From: Peter Kirk (peterkirk@qaya.org)
Date: Fri Jan 21 2005 - 17:12:49 CST
On 21/01/2005 19:26, Richard T. Gillam wrote:
> ...
>
>Peter Kirk had this one right. Certain encoding SCHEMES treat the byte
>sequence FEFF (or some variant of it) as a byte order mark when it
>appears at the beginning of a text stream. ...
>
Thank you.
> ...
>
>UTF-8 is both an encoding form and an encoding scheme, and it doesn't do
>anything special with EF BB BF. It always comes through as U+FEFF, the
>ZWNBSP. Applications that use EF BB BF as a signal that the text stream
>is in UTF-8 and not some other encoding are implementing a higher-level
>protocol based on UTF-8. UTF-8 itself doesn't treat this sequence as
>special.
>
>
This is not correct, at least with the UTF-8 encoding SCHEME. See the
following from TUS section 15.9, pp.401-402:
> In UTF-8, the BOM corresponds to the byte sequence <EF16 BB16 BF16>.
> Although there
> are never any questions of byte order with UTF-8 text, this sequence
> can serve as signature
> for UTF-8 encoded text where the character set is unmarked. ...

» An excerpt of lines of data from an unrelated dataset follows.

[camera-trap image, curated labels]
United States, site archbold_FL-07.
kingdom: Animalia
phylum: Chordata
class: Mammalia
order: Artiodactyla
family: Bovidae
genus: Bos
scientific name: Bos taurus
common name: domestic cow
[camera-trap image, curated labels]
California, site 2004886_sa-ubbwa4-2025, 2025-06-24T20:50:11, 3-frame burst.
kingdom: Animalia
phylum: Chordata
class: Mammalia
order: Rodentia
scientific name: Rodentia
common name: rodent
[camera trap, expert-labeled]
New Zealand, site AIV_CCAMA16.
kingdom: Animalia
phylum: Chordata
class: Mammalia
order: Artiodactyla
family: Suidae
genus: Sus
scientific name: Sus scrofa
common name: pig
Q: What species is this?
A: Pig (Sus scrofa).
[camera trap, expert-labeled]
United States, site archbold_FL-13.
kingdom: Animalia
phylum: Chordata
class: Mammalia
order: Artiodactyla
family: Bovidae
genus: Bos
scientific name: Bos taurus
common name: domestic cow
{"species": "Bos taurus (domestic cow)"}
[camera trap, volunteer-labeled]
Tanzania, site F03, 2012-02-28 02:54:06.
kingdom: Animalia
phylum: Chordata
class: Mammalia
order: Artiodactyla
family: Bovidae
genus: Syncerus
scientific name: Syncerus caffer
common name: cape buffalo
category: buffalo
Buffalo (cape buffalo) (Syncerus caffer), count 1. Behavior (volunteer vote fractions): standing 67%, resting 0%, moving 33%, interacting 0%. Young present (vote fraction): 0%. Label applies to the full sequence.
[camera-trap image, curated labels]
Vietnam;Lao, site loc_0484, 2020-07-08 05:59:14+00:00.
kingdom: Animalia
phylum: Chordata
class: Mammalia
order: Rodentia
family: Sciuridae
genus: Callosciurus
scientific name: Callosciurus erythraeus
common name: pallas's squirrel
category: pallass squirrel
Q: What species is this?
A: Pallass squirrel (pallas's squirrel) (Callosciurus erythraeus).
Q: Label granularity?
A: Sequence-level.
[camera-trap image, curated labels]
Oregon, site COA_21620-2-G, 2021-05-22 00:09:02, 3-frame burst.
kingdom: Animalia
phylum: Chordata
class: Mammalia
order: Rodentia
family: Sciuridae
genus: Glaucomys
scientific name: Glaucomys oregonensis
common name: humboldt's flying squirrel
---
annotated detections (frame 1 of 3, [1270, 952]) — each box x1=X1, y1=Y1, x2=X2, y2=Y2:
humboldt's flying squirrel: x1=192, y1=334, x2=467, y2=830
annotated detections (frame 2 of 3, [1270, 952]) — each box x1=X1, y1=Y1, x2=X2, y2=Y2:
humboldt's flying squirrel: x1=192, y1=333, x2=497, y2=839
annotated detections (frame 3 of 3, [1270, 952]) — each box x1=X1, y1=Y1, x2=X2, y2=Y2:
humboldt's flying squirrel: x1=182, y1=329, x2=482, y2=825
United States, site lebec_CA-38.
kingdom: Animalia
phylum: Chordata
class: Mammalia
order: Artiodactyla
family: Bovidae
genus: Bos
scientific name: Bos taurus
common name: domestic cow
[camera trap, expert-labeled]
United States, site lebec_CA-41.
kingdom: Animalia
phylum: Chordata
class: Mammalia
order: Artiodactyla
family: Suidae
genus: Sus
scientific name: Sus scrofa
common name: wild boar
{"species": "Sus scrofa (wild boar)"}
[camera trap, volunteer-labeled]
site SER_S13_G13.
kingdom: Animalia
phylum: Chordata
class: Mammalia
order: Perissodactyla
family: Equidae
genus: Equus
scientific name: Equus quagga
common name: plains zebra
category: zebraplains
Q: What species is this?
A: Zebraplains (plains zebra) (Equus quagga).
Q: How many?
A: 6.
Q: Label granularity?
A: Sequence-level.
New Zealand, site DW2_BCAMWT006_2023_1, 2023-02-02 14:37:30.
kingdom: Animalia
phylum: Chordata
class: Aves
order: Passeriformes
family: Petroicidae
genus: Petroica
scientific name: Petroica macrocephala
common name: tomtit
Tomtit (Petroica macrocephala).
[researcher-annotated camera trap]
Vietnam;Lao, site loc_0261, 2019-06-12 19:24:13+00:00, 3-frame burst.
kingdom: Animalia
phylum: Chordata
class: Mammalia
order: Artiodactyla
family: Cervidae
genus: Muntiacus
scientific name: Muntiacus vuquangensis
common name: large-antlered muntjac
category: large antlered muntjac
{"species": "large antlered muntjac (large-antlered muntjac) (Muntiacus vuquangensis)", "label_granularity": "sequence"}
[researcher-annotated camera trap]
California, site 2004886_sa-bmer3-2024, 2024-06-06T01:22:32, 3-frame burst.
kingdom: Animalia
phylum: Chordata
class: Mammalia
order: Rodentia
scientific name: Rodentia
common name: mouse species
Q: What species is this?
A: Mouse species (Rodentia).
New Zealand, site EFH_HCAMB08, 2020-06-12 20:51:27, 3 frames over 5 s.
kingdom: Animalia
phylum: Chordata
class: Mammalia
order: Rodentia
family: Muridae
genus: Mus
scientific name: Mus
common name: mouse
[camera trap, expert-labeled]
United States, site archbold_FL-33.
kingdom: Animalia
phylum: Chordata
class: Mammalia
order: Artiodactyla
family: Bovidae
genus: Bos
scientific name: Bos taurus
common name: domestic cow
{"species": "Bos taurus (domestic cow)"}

> Systems that use the byte order mark must recognize when an initial
> U+FEFF signals the
> byte order. In those cases, it is not part of the textual content and
> should be removed before
> processing, because otherwise it may be mistaken for a legitimate zero
> width no-break space.
This clearly implies that that this byte sequence in UTF-8 is sometimes
to be interpreted as a BOM and not as the character ZWNBSP, in fact not
as part of the textual content at all. This also implies that Antoine is
wrong to say that the UTF-8 BOM produced by Notepad etc is a bug.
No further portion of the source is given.